Ross Noble: Noodlemeister Apollo Theatre, London W1, until 2 October
When Ross Noble asks for some questions from the floor as the encore to his new West End show, a woman in the balcony asks what everyone is secretly wondering: 'Did you just make all of that up on the spot?'
Noble, for once, is rendered speechless with incredulity, since his formidable international reputation as a live performer rests on exactly these extemporising talents. From an audience member's glasses, posture or innocent remark, he creates whole fantasy worlds of Ninja assassins and animals that double as musical instruments.

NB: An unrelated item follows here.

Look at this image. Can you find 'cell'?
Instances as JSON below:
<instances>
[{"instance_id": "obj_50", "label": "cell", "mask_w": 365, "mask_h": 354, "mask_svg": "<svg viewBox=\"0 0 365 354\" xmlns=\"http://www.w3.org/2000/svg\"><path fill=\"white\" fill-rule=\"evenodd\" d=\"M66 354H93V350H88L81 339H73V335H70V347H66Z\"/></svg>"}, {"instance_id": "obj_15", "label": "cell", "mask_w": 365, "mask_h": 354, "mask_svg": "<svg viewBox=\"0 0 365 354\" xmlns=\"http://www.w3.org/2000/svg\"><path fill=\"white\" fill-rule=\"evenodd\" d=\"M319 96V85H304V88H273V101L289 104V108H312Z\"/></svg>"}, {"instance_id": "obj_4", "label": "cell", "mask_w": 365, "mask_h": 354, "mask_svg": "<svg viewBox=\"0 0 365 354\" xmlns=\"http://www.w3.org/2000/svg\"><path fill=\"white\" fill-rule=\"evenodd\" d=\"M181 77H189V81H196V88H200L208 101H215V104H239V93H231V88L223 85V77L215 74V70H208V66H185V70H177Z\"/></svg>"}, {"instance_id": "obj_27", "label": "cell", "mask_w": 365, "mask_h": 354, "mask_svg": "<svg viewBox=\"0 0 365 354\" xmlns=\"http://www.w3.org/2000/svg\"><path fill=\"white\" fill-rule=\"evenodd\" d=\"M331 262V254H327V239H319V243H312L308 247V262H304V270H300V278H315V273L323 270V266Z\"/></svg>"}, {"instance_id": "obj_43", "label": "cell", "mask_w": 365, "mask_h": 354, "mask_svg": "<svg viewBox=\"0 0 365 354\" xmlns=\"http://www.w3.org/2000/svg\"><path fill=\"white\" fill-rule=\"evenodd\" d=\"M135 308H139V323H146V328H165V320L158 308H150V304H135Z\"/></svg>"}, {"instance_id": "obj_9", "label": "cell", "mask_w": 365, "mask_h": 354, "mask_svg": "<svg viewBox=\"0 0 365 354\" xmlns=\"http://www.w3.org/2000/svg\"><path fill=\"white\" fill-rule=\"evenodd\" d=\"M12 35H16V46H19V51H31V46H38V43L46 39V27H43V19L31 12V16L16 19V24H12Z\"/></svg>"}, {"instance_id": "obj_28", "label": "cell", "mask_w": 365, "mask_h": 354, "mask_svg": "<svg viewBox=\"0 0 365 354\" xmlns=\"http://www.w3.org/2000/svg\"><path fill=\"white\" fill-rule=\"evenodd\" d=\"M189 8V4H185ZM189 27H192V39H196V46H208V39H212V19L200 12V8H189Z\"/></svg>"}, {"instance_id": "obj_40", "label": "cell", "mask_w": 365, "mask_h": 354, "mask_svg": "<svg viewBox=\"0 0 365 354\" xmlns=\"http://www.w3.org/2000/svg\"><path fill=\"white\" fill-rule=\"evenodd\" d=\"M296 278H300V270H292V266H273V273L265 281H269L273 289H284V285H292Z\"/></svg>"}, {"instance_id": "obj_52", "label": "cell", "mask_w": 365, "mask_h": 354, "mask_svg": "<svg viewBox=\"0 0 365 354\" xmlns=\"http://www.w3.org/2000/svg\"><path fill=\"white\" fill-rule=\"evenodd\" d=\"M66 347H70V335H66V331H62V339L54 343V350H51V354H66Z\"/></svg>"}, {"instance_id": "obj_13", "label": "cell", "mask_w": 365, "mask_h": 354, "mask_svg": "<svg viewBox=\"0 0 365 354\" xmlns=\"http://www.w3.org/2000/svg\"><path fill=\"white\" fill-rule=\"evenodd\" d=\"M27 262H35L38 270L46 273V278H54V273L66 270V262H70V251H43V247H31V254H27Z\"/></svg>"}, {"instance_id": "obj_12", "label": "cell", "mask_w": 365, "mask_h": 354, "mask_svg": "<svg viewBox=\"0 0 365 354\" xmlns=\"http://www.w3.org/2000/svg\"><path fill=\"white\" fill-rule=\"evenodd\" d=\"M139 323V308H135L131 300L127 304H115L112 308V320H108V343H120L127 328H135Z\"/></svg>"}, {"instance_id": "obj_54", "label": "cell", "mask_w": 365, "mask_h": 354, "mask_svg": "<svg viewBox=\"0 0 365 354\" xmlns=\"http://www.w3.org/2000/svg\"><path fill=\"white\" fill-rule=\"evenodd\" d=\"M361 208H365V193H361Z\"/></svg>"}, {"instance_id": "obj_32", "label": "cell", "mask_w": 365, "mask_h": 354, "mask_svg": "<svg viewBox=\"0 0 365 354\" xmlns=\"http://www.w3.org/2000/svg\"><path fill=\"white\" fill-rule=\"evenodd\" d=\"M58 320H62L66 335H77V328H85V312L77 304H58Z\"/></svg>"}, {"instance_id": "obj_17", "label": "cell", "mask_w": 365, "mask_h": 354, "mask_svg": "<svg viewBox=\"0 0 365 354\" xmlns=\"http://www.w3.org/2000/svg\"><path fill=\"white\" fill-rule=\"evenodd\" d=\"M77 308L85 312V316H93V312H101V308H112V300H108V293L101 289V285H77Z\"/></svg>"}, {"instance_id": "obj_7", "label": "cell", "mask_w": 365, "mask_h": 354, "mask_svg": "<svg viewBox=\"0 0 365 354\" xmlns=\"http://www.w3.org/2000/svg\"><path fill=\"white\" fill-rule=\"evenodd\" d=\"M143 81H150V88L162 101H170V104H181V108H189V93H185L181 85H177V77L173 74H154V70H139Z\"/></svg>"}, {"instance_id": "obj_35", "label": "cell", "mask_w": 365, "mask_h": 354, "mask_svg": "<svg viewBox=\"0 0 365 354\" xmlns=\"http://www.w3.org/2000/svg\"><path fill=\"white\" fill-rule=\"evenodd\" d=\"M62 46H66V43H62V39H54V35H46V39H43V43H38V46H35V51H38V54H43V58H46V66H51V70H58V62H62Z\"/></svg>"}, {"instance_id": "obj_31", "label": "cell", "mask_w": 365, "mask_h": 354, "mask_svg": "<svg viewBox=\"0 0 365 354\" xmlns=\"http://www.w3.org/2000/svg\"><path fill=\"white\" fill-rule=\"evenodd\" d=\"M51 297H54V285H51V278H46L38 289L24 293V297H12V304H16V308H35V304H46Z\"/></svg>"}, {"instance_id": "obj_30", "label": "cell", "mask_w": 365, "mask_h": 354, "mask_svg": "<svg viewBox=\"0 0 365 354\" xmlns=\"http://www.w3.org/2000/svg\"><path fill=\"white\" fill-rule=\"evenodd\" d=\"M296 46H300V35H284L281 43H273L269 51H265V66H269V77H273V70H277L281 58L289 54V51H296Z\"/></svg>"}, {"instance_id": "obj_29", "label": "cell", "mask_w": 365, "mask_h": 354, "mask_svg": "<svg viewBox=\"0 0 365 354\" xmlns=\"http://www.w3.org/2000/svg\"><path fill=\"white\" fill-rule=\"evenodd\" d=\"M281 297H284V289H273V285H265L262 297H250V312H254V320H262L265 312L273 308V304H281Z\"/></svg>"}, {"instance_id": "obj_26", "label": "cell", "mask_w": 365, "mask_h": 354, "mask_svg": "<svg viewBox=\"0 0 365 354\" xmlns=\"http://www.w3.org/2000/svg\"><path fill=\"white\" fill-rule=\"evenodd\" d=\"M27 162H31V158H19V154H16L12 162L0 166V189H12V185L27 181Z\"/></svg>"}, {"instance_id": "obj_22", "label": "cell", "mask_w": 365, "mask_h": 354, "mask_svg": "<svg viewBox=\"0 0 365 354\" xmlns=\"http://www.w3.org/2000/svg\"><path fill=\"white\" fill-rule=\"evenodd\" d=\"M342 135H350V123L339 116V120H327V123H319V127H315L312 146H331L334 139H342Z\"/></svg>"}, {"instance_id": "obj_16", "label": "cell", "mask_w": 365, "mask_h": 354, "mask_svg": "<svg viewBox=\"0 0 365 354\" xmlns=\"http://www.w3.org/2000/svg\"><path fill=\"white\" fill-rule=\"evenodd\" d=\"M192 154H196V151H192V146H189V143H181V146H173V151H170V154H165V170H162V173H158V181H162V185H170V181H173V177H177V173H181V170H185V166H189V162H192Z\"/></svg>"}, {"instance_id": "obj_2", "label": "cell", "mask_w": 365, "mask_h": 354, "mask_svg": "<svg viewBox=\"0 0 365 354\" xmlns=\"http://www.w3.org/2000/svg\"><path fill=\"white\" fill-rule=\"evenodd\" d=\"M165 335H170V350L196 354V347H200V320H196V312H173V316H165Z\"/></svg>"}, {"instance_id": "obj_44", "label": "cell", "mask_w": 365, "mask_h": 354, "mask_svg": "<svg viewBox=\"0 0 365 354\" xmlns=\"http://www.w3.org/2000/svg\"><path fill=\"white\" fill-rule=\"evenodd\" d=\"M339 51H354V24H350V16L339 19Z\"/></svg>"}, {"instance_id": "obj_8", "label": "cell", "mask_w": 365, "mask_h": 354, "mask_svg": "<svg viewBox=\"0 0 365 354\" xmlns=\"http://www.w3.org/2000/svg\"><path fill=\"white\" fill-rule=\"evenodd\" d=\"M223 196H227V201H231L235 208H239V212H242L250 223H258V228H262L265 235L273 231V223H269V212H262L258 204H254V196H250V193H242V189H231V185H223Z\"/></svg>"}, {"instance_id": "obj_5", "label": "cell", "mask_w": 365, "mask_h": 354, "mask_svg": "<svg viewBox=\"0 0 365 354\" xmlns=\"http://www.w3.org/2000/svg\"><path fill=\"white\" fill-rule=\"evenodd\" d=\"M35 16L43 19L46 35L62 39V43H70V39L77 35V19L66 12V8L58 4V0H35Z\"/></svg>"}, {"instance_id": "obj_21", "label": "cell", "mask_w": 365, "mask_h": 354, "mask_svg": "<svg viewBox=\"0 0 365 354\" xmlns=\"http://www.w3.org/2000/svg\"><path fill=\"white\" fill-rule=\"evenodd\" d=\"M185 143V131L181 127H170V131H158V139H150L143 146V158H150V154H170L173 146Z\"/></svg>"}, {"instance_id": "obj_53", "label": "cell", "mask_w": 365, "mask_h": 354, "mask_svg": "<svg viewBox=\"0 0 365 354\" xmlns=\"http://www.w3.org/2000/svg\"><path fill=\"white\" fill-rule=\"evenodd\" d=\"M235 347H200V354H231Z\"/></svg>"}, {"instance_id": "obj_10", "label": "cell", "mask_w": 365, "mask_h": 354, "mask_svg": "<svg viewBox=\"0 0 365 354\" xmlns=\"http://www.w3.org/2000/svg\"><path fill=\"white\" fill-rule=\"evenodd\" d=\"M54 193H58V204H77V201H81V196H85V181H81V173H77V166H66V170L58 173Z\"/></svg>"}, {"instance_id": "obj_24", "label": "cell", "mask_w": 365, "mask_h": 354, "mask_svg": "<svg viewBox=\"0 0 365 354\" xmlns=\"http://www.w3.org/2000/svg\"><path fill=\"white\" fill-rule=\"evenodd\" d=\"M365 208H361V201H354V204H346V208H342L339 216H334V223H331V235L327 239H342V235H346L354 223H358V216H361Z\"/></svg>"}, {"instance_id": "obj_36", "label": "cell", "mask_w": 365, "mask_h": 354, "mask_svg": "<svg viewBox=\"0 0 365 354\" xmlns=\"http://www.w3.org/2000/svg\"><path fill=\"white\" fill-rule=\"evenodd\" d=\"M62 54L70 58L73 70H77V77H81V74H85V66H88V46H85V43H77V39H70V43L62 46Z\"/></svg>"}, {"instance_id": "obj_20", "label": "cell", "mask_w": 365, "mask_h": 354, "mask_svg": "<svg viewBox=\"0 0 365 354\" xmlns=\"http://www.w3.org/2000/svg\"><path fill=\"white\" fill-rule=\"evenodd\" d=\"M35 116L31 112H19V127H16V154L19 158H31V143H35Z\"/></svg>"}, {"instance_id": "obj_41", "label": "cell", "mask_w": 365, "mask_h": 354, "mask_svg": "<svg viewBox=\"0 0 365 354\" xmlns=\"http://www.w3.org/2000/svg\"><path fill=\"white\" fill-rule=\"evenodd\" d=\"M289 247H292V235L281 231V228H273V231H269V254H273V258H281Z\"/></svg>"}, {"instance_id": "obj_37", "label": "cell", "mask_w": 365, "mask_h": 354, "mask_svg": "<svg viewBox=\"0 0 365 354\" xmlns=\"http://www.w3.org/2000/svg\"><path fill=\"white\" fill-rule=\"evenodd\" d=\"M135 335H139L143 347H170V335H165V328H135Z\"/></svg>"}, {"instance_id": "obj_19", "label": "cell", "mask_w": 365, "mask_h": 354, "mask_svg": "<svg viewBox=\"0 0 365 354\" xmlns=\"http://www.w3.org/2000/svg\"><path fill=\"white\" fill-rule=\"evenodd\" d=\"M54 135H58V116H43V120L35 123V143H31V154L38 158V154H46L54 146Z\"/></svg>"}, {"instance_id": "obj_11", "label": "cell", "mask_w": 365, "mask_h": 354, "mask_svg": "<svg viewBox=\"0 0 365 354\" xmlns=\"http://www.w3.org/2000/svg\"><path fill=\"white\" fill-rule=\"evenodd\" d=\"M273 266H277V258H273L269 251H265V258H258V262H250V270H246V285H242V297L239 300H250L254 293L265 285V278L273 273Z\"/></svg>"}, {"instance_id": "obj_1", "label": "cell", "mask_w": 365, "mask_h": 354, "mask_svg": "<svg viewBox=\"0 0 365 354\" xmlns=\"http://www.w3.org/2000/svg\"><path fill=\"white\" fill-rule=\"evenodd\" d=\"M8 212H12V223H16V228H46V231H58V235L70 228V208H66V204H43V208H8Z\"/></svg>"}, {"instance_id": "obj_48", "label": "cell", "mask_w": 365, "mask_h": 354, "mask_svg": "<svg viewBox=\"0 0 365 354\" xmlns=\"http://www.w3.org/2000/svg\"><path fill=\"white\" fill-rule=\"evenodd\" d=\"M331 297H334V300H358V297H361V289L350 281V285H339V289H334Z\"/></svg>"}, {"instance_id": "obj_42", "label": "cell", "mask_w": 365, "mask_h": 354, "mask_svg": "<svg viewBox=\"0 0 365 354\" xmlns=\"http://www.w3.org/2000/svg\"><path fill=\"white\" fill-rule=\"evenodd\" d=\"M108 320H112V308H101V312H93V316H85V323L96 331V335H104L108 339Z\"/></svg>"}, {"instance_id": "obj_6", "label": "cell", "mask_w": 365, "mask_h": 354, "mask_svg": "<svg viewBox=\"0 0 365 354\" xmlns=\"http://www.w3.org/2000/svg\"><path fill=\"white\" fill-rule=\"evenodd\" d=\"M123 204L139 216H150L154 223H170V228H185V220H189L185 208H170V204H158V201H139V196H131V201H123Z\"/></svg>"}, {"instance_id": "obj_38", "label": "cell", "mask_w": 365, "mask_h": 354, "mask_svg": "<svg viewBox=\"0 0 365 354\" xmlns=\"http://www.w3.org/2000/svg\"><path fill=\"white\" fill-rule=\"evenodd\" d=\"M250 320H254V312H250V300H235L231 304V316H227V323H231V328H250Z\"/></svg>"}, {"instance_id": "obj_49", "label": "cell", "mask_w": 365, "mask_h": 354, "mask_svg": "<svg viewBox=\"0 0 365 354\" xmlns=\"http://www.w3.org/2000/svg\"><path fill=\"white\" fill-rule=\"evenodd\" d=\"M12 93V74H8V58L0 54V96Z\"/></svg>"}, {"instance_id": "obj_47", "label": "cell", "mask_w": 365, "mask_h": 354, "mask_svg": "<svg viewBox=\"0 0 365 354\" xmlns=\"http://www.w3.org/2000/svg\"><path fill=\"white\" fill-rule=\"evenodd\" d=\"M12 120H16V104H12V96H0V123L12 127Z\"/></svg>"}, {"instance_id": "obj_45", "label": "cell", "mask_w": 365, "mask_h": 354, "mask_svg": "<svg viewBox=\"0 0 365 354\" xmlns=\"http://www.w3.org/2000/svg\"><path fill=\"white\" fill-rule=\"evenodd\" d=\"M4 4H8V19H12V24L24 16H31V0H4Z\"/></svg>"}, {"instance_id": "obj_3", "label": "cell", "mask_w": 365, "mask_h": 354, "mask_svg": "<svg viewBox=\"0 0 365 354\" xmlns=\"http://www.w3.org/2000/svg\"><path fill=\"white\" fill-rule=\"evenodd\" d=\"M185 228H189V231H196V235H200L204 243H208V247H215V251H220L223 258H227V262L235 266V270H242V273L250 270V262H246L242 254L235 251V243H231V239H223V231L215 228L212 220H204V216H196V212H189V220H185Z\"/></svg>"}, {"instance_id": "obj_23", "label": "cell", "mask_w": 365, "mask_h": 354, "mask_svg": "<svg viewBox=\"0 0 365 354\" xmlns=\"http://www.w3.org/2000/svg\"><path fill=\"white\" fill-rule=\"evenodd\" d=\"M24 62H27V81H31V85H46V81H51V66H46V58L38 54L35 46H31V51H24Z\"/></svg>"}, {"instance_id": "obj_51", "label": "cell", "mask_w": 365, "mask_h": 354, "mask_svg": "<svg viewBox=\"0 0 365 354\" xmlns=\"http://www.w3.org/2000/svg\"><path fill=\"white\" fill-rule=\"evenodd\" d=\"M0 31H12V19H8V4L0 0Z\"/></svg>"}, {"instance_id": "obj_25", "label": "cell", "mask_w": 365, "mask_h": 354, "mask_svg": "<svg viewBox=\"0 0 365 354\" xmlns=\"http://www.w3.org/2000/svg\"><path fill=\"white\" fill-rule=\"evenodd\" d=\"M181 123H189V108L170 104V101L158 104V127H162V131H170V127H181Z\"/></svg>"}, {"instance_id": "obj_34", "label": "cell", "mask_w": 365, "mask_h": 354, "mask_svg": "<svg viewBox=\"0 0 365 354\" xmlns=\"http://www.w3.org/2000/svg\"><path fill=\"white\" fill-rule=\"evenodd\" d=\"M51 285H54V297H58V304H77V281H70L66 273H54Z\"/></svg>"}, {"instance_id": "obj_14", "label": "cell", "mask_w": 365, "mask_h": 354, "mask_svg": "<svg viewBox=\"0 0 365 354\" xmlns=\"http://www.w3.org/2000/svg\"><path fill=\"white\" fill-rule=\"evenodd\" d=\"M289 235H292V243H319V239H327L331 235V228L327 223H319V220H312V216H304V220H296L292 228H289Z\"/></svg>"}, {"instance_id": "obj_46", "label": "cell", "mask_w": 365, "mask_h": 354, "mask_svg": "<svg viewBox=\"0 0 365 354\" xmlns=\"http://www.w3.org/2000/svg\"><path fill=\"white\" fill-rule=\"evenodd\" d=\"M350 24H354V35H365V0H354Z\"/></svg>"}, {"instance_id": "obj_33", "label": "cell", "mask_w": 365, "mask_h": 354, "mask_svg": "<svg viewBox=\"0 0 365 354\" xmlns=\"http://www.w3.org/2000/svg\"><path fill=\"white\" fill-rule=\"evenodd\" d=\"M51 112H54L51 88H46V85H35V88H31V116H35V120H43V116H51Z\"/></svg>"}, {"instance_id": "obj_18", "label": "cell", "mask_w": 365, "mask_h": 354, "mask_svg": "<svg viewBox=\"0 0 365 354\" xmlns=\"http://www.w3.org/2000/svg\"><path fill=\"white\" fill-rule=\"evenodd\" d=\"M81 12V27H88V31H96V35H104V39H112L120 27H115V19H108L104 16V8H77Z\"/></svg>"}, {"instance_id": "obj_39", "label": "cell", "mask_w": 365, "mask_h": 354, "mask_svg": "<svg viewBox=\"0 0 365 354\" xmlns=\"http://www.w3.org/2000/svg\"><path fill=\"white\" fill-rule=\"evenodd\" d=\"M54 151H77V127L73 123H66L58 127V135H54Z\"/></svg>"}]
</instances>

'It's not so much a show, this,' he explains, 'it's more like watching an attention-deficit child for a couple of hours.'
The trick with this kind of improvised show is to weave some prepared material into the spur-of-the-moment riffing so that the seams are invisible, an accomplishment Noble shares with Eddie Izzard and Billy Connolly. He has some great setpieces here about inventive methods of male waxing and how to liven up the chain-ganged prisoners at Guantanamo Bay, but he's just as good at physical comedy. One of his best moments here was of people slipping in the Diana memorial fountain: 'They should have kept it open and just had the Benny Hill music playing all day - it's what she would have wanted.'
Two hours and then an encore is perhaps a bit too long, but it was worth the wait for the best joke of the night: Noble tells of buying his father, a Parkinson's sufferer, a present to cheer him up. It was a tambourine.